Now that we have all of the parts in place, we are ready to implement the main training loop. It is crucial that you understand this code because you will see nearly identical training loops over and over again throughout your career in deep learning.

In each iteration, we will grab a minibatch of training examples, and pass them through our model to obtain a set of predictions. After calculating the loss, we initiate the backwards pass through the network, storing the gradients with respect to each parameter. Finally, we will call the optimization algorithm sgd to update the model parameters.

In summary, we will execute the following loop:

  • Initialize parameters \((\mathbf{w}, b)\)

  • Repeat until done

    • Compute gradient \(\mathbf{g} \leftarrow \partial_{(\mathbf{w},b)} \frac{1}{|\mathcal{B}|} \sum_{i \in \mathcal{B}} l(\mathbf{x}^{(i)}, y^{(i)}, \mathbf{w}, b)\)

    • Update parameters \((\mathbf{w}, b) \leftarrow (\mathbf{w}, b) - \eta \mathbf{g}\)

In each epoch, we will iterate through the entire dataset (using the data_iter function) once passing through every example in the training dataset (assuming that the number of examples is divisible by the batch size). The number of epochs num_epochs and the learning rate lr are both hyperparameters, which we set here to 3 and 0.03, respectively. Unfortunately, setting hyperparameters is tricky and requires some adjustment by trial and error. We elide these details for now but revise them later in Section 11.

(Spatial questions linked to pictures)
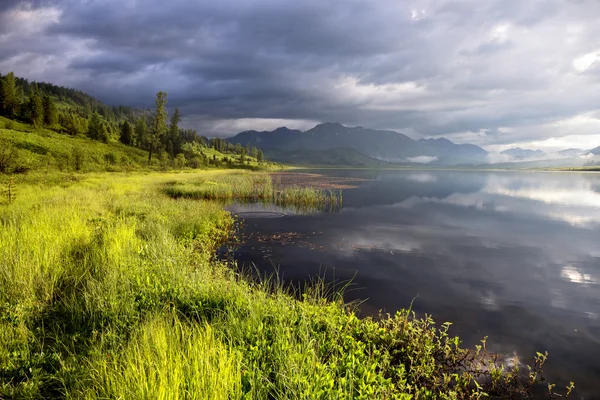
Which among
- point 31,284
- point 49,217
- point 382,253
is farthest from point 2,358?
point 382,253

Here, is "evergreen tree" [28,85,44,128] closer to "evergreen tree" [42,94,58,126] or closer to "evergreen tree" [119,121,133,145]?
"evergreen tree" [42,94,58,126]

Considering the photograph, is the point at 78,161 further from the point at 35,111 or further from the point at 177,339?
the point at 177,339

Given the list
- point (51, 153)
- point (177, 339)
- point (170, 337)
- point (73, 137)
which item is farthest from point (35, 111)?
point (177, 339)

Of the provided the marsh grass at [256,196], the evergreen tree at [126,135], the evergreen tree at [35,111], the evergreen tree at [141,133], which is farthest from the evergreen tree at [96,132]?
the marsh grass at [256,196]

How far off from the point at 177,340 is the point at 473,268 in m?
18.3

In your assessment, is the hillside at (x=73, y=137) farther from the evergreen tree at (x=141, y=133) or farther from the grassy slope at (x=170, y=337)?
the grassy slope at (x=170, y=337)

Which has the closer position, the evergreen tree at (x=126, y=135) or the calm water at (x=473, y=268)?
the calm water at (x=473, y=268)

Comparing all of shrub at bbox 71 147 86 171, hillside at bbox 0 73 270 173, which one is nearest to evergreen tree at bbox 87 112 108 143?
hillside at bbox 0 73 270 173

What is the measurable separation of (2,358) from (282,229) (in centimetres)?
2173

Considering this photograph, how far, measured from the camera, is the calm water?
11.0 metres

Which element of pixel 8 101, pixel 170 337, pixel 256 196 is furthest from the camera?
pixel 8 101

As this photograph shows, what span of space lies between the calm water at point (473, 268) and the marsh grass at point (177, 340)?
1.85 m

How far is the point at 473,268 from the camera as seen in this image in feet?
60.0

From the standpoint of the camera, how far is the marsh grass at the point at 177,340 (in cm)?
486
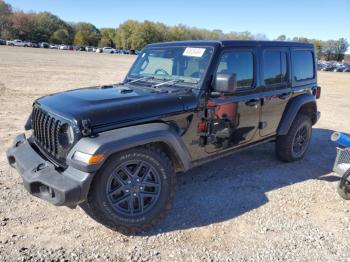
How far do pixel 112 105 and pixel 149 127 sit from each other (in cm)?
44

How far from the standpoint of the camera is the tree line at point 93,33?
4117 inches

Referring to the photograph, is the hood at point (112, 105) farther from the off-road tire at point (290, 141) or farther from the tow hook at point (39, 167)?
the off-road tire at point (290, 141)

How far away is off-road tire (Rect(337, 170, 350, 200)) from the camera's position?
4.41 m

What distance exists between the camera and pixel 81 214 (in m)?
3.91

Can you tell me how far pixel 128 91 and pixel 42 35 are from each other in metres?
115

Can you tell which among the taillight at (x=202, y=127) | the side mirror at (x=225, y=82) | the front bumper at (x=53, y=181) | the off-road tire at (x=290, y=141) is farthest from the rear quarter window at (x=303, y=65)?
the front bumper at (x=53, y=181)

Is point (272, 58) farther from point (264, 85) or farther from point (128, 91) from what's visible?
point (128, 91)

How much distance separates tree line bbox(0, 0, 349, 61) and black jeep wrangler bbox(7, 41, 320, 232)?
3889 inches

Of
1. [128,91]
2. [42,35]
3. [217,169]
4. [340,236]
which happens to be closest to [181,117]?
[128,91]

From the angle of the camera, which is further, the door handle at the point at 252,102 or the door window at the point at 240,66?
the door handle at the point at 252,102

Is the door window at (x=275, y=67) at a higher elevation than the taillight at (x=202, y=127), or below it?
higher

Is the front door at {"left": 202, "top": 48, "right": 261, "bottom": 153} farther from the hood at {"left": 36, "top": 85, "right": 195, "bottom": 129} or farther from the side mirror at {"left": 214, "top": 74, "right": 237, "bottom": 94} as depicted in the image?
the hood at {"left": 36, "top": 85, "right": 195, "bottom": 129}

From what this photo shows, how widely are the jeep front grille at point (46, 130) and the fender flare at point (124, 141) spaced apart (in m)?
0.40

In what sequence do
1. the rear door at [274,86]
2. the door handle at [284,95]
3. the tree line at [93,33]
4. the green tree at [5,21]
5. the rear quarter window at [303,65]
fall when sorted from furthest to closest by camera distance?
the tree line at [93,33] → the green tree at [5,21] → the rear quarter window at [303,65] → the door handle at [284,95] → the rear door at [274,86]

--

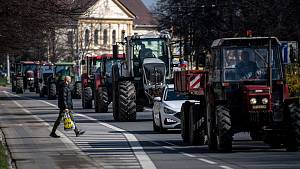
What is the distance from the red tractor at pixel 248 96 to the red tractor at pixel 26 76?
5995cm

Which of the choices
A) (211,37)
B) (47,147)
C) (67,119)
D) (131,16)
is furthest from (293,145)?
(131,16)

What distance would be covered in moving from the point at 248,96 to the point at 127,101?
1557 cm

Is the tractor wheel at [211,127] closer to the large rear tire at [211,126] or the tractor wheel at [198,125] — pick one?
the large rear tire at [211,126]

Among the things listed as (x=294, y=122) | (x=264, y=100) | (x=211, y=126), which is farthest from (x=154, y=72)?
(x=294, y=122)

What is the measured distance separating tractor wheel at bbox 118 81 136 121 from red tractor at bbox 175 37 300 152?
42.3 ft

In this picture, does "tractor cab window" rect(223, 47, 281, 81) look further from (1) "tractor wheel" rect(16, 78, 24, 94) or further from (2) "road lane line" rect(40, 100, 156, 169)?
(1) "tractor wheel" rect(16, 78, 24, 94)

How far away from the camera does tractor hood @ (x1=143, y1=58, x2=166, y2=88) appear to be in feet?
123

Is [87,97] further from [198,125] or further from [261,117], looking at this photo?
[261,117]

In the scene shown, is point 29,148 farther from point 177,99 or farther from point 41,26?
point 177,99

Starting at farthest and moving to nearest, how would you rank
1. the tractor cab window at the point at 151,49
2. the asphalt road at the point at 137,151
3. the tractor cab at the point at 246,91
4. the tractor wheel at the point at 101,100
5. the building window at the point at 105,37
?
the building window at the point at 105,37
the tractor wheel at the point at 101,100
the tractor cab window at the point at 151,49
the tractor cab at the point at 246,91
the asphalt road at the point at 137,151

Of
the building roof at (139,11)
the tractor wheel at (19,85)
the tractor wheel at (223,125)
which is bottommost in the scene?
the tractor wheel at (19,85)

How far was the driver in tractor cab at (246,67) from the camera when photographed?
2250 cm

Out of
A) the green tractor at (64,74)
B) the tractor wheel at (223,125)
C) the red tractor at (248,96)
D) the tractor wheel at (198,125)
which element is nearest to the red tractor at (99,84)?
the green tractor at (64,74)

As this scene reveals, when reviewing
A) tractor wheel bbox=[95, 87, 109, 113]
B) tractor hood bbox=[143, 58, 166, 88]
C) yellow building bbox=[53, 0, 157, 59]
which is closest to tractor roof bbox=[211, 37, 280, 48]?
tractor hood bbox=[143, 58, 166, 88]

> **Task list**
[A] In the training loop passage, what values are the number of epochs and the learning rate set to?
[B] Reproduce the part of the training loop passage that opens with the words containing "Now that we" and closes with "in deep learning.".

> **Answers**
[A] 3 and 0.03

[B]
Now that we have all of the parts in place, we are ready to implement the main training loop. It is crucial that you understand this code because you will see nearly identical training loops over and over again throughout your career in deep learning.